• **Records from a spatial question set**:
++++++

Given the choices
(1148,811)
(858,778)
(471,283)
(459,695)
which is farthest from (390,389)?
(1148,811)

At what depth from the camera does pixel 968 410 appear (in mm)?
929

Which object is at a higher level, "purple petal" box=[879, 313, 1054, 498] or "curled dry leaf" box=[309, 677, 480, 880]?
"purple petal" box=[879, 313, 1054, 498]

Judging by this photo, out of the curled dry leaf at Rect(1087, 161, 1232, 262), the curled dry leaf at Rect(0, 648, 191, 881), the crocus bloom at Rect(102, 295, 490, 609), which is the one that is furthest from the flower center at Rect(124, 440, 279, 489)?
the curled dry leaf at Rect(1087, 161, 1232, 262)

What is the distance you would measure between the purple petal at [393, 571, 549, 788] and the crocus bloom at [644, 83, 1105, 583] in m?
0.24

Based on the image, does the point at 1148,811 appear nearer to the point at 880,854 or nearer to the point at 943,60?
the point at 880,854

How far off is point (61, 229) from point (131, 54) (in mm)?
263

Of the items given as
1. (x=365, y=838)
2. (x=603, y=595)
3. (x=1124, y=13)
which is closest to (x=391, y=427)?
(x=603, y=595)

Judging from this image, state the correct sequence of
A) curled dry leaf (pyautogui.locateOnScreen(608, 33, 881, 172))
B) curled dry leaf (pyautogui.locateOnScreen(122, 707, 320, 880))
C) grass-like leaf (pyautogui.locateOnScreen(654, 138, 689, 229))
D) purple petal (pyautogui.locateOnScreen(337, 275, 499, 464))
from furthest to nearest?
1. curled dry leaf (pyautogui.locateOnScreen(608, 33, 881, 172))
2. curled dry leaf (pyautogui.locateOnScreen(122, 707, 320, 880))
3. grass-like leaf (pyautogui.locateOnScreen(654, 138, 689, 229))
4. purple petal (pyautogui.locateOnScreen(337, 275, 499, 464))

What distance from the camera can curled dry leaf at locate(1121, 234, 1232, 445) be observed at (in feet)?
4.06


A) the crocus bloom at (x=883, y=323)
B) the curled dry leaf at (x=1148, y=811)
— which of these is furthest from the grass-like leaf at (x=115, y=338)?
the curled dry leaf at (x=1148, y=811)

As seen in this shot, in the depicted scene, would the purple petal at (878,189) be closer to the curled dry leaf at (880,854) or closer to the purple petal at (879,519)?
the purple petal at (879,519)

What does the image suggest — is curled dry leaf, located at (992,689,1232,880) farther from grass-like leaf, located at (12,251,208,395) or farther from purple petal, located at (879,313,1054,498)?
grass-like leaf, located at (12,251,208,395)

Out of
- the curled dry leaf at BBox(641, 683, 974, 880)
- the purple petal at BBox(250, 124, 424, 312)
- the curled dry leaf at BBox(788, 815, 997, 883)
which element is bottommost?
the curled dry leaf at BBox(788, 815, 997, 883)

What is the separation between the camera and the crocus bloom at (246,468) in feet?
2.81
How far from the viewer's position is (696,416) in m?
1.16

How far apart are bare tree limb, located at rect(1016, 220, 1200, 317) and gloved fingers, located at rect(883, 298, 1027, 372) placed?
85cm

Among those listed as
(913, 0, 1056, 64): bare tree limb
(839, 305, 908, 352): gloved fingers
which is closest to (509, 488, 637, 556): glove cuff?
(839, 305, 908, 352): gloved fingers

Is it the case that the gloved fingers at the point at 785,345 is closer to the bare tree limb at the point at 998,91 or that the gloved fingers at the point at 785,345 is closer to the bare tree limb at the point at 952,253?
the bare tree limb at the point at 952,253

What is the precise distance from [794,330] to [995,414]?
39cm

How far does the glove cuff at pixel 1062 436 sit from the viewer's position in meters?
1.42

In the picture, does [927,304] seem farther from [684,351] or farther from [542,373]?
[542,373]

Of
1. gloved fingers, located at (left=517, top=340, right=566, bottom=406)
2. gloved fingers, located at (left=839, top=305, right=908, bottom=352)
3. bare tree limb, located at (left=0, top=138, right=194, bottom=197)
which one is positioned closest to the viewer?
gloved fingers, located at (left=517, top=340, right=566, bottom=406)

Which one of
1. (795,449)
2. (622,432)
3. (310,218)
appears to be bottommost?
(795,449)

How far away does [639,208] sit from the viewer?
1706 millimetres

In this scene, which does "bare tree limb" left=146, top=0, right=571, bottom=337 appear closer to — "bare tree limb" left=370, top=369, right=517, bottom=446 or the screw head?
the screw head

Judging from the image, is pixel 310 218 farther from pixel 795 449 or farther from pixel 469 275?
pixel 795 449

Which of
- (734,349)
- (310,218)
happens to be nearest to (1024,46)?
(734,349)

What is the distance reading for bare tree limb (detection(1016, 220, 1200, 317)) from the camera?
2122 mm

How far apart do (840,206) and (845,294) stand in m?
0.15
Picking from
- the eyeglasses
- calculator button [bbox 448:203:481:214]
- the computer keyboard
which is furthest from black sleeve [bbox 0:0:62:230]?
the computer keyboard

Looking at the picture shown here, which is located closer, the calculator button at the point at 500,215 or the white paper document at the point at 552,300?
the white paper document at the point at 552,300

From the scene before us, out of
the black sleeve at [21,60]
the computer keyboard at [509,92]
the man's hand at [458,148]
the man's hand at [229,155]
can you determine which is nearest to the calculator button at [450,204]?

++++++

Repeat all of the lines above word for word.

• **RESPONSE TO THIS EXERCISE**:
Given the choices
(1148,811)
(858,778)
(471,283)
(459,695)
which is farthest from (390,389)?
(1148,811)

At what depth from the camera does pixel 968 410 appear (in mm)?
929

Which object is at a higher level, "purple petal" box=[879, 313, 1054, 498] or "curled dry leaf" box=[309, 677, 480, 880]?
"purple petal" box=[879, 313, 1054, 498]

Judging by this photo, out of the curled dry leaf at Rect(1087, 161, 1232, 262), the curled dry leaf at Rect(0, 648, 191, 881), the crocus bloom at Rect(102, 295, 490, 609), which is the one that is furthest from the flower center at Rect(124, 440, 279, 489)?
the curled dry leaf at Rect(1087, 161, 1232, 262)

What is the distance you would measure between the purple petal at [393, 571, 549, 788] and the crocus bloom at [644, 83, 1105, 583] in m?
0.24

Based on the image, does the point at 1148,811 appear nearer to the point at 880,854 or nearer to the point at 943,60?
the point at 880,854

How far off is point (61, 229) from point (131, 54) (in mm)?
263

Of the items given as
1. (x=365, y=838)
2. (x=603, y=595)
3. (x=1124, y=13)
which is closest to (x=391, y=427)?
(x=603, y=595)

Judging from this image, state the correct sequence of
A) curled dry leaf (pyautogui.locateOnScreen(608, 33, 881, 172))
B) curled dry leaf (pyautogui.locateOnScreen(122, 707, 320, 880))
C) grass-like leaf (pyautogui.locateOnScreen(654, 138, 689, 229))
D) purple petal (pyautogui.locateOnScreen(337, 275, 499, 464))
from furthest to nearest?
1. curled dry leaf (pyautogui.locateOnScreen(608, 33, 881, 172))
2. curled dry leaf (pyautogui.locateOnScreen(122, 707, 320, 880))
3. grass-like leaf (pyautogui.locateOnScreen(654, 138, 689, 229))
4. purple petal (pyautogui.locateOnScreen(337, 275, 499, 464))

What distance from the camera can curled dry leaf at locate(1121, 234, 1232, 445) be observed at (in feet)?
4.06


A) the crocus bloom at (x=883, y=323)
B) the curled dry leaf at (x=1148, y=811)
— which of these is furthest from the grass-like leaf at (x=115, y=338)?
the curled dry leaf at (x=1148, y=811)

As seen in this shot, in the depicted scene, would the purple petal at (878,189) be closer to the curled dry leaf at (880,854) or closer to the purple petal at (879,519)?
the purple petal at (879,519)

What does the image suggest — is curled dry leaf, located at (992,689,1232,880) farther from grass-like leaf, located at (12,251,208,395) or farther from purple petal, located at (879,313,1054,498)?
grass-like leaf, located at (12,251,208,395)

Out of
- the curled dry leaf at BBox(641, 683, 974, 880)
- the purple petal at BBox(250, 124, 424, 312)
- the curled dry leaf at BBox(788, 815, 997, 883)
which element is bottommost?
the curled dry leaf at BBox(788, 815, 997, 883)

What is the separation between the camera and the crocus bloom at (246,468) in feet?
2.81
How far from the viewer's position is (696,416) in m?
1.16

How far apart are bare tree limb, located at rect(1016, 220, 1200, 317) and gloved fingers, located at rect(883, 298, 1027, 372) placed?
85cm

Among those listed as
(913, 0, 1056, 64): bare tree limb
(839, 305, 908, 352): gloved fingers
which is closest to (509, 488, 637, 556): glove cuff?
(839, 305, 908, 352): gloved fingers

Is it the case that the gloved fingers at the point at 785,345 is closer to the bare tree limb at the point at 998,91 or that the gloved fingers at the point at 785,345 is closer to the bare tree limb at the point at 952,253?
the bare tree limb at the point at 952,253

What is the precise distance from [794,330] to [995,414]?
39cm

How far does the glove cuff at pixel 1062 436 sit from the viewer's position in meters?
1.42

In the picture, does [927,304] seem farther from [684,351] or farther from [542,373]?
[542,373]

Of
1. gloved fingers, located at (left=517, top=340, right=566, bottom=406)
2. gloved fingers, located at (left=839, top=305, right=908, bottom=352)
3. bare tree limb, located at (left=0, top=138, right=194, bottom=197)
which one is positioned closest to the viewer?
gloved fingers, located at (left=517, top=340, right=566, bottom=406)

Which one of
1. (795,449)
2. (622,432)
3. (310,218)
appears to be bottommost?
(795,449)

How far away does [639,208] sit from the viewer?
1706 millimetres

In this scene, which does "bare tree limb" left=146, top=0, right=571, bottom=337 appear closer to — "bare tree limb" left=370, top=369, right=517, bottom=446 or the screw head?
the screw head

Judging from the image, is pixel 310 218 farther from pixel 795 449 or farther from pixel 469 275?
pixel 795 449

Which of
- (734,349)
- (310,218)
happens to be nearest to (1024,46)?
(734,349)

What is the distance reading for bare tree limb (detection(1016, 220, 1200, 317)) from the camera?
2122 mm

How far apart do (840,206) and (845,294) stand in m?
0.15
Picking from
- the eyeglasses
- calculator button [bbox 448:203:481:214]
- the computer keyboard
which is furthest from black sleeve [bbox 0:0:62:230]?
the computer keyboard

Looking at the picture shown here, which is located closer, the calculator button at the point at 500,215 or the white paper document at the point at 552,300?
the white paper document at the point at 552,300

From the scene before us, out of
the black sleeve at [21,60]
the computer keyboard at [509,92]
the man's hand at [458,148]
the man's hand at [229,155]
can you determine which is nearest to the calculator button at [450,204]?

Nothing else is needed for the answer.